Glen House project likely to be put on hold for a year
March 17, 2010
GREEN'S GRANT — A $13.5 million hotel project in Pinkham Notch will likely be delayed a year.
A final decision will be made today as to whether or not to put a year's hold on constructing a new Glen House Hotel on Route 16, explained general manager Howie Wemyss of the Mount Washington Auto Road in reply to an e-mail inquiry.
"We are meeting on Wednesday, March 17, to decide what the next steps are and whether we will put the project on hold," he said.
"We are still very much behind the hotel project, but our timing is unfortunate," Mr. Wemyss explained.
"Our ability to attract New Markets Tax Credits (NMTCs) as a large piece of the equity in this project has made most of the small banks we would normally deal with very concerned."
Using NMTCs is a complex process that has some strings attached with, which smaller banks are apparently not used to or comfortable with, he said, adding that this has put them in a bind. Most larger banks that routinely work with NMTCs are currently not loaning at all to the hospitality sector because of the down economy, and the smaller banks that are still loaning to small businesses are uneasy about dealing with NMTCs.
"Couple that with the general uncertainly concerning the economy, and we have not been able to find a banking partner that is willing to work through this project with us," Mr. Wemyss explained. State officials and economic development specialists, he said, have all met with us to try and help out but without that lead bank there is no forward motion possible."
Timing is also very important, he explained. "It's important that we break ground in the spring so we can open the following spring to take advantage of the full summer season," Mr. Wemyss said. The hotel would be open year-round, attracting hiking and outdoor enthusiasts, including cross-country drawn to Great Glen Trails and alpine skiers drawn to Wildcat Mountain Ski Area and Tuckerman Ravine.
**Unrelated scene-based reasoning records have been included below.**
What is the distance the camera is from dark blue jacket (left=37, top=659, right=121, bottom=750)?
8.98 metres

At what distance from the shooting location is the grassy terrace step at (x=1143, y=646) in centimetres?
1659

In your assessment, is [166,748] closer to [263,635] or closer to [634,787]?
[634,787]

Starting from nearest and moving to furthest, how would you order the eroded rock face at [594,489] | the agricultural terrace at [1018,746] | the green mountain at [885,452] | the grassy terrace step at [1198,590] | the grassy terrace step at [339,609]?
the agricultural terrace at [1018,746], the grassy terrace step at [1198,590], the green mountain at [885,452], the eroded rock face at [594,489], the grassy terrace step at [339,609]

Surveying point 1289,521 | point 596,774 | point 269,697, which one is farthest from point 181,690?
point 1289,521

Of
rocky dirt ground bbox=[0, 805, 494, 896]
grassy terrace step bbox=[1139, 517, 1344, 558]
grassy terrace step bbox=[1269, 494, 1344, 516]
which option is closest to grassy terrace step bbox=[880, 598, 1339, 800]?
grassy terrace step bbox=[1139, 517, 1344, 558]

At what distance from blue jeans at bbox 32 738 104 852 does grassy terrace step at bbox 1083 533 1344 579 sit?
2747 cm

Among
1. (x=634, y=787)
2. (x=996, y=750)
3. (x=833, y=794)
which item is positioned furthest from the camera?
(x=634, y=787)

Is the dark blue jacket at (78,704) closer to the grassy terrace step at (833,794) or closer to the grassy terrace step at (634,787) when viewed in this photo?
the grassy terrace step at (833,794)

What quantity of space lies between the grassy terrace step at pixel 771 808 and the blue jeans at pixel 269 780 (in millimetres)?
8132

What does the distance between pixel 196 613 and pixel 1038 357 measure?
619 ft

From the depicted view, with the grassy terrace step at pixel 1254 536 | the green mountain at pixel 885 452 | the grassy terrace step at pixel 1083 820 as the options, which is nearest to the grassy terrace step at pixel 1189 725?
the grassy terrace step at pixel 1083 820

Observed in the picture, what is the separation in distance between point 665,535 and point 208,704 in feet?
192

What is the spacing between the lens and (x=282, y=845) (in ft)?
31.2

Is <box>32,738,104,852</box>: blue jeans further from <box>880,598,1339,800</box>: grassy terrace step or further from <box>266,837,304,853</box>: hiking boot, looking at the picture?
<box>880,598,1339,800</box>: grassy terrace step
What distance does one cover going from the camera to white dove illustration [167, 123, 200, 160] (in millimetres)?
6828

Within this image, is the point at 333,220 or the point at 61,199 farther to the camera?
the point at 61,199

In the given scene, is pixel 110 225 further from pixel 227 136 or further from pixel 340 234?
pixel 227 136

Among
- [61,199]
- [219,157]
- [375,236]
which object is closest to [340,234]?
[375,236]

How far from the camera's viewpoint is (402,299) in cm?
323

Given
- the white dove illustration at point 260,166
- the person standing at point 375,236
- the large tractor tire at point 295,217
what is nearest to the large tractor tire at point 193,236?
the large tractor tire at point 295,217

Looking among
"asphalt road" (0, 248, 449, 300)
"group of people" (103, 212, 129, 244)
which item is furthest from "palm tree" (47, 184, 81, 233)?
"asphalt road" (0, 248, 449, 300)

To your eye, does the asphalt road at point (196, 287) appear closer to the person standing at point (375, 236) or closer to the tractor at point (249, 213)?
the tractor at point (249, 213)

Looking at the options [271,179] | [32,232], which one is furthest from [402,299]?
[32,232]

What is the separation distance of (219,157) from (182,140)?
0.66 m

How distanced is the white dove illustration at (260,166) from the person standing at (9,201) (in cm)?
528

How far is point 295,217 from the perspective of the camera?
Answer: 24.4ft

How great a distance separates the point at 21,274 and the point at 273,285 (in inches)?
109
Preliminary details of the proposed 80-room wood-shingle-and-stone hotel were outlined on June 25, 2009, when the developers and their associates had a preliminary consultation with members of the CoŲs County Planning Board for the Unincorporated Places.
Mr. Wemyss and Sam Appleton, president of the family-owned Mt. Washington Summit Road Company (MWSRC), as well as Tom Acomb managing principal of Acomb Ostendorf & Associates of Portland, Me., and Orlando, Fla.; John Benoit and Marc Dugas of the Portland-based Olympia Group, which owns and manages hotels; and Andrew Nadeau of Horizons Engineering were all on hand to discuss the proposed hotel which will boast commanding views of Mt. Washington.
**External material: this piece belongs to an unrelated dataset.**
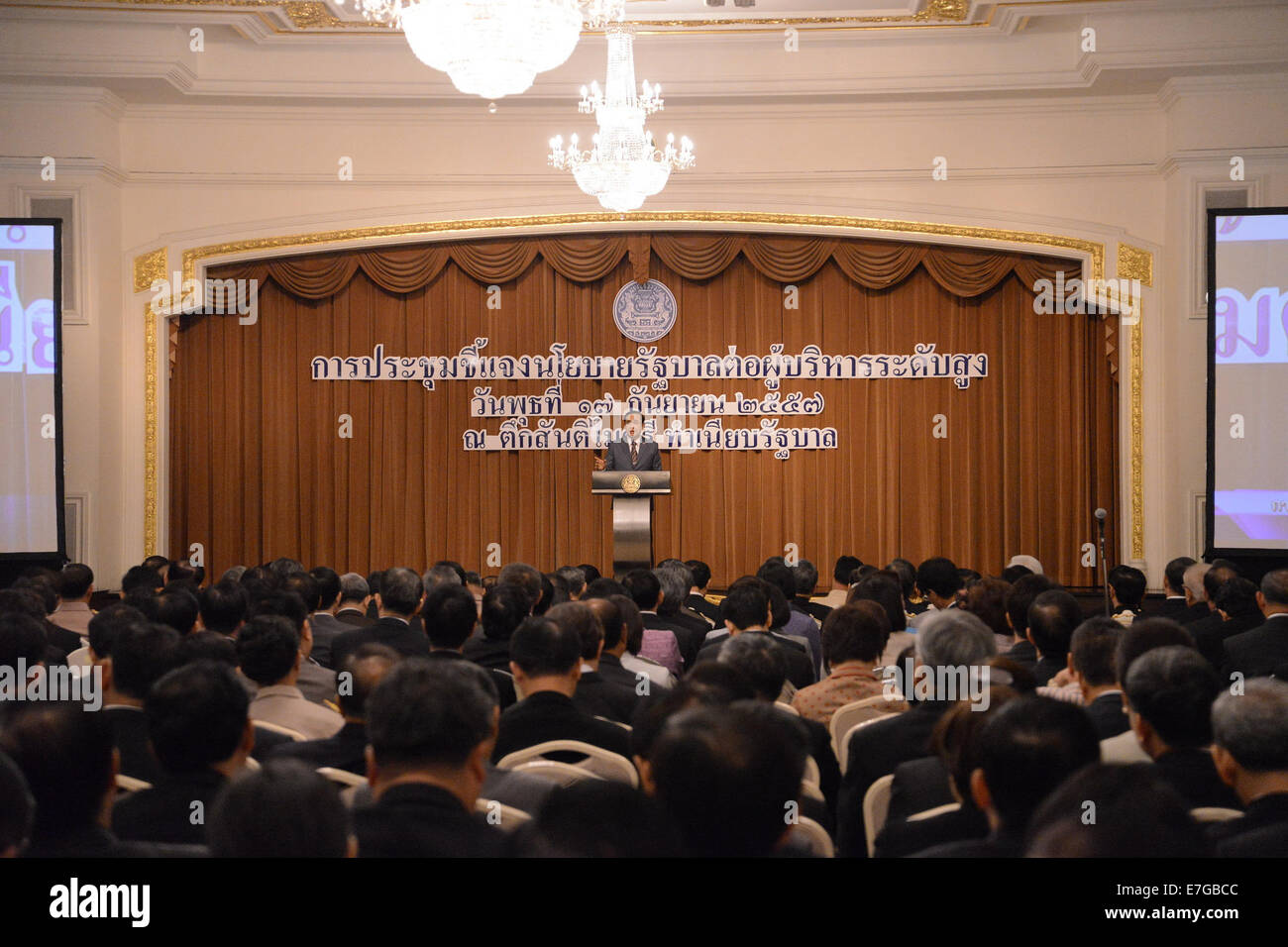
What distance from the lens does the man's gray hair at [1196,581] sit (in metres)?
5.93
The target completion date was designed to coincide with the 150th Anniversary of the Auto Road, which saw the first Concord coach reach the summit on August 8, 1861.
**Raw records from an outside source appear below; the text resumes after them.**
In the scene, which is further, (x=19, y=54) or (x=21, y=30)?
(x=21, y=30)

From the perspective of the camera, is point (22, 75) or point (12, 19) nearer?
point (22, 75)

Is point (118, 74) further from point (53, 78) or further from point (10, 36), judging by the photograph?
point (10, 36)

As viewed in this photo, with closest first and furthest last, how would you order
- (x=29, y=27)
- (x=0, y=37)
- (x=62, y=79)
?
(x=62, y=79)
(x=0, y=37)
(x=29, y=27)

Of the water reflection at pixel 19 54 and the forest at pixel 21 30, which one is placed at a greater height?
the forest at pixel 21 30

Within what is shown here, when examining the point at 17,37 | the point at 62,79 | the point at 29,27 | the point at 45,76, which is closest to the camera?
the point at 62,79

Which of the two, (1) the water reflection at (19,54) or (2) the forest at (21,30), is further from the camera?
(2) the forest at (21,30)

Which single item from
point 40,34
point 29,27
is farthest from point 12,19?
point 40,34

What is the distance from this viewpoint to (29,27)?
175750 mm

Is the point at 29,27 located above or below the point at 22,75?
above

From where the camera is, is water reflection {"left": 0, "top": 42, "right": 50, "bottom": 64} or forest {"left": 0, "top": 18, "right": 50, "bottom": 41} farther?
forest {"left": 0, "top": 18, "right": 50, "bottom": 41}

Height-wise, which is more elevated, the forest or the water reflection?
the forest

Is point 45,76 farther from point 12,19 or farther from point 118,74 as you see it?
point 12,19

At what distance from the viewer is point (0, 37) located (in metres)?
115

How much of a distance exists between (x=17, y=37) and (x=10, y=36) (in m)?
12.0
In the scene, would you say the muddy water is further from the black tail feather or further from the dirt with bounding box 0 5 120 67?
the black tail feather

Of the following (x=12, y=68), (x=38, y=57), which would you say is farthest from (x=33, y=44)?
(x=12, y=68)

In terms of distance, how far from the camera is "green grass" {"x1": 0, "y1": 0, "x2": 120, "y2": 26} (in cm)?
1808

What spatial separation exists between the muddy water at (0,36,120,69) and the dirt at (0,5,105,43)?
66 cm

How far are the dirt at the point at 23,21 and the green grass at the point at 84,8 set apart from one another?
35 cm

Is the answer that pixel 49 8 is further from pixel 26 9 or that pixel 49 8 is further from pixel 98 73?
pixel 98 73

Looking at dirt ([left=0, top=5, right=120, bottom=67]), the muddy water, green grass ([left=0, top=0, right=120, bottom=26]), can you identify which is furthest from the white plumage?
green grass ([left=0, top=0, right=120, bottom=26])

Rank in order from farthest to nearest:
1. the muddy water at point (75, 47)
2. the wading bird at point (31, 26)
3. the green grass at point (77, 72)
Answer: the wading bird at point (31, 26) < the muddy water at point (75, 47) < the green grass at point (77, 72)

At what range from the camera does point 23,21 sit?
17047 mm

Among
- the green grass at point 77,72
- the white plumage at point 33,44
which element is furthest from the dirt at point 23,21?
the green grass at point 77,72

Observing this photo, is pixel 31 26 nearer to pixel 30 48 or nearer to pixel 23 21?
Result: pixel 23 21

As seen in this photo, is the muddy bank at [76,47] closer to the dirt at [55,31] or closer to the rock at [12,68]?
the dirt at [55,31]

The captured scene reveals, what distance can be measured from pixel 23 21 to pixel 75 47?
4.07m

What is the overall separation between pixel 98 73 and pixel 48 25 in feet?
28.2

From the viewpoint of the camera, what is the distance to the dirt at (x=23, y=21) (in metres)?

Early sketches displayed that night indicated that the 40,000- to 55,000-square-foot structure would fall within the height restrictions of the conservation easement held by the Society for the Protection of N. H Forests.
The building, then proposed to be on the east side of Route 16 which appear to ledge-filled for easy construction, and now apparently planned for construction on the west side of the two-lane highway, either on or near the site of the Great Glen Trails base lodge that was destroyed by an explosion and fire on March 23, 2001.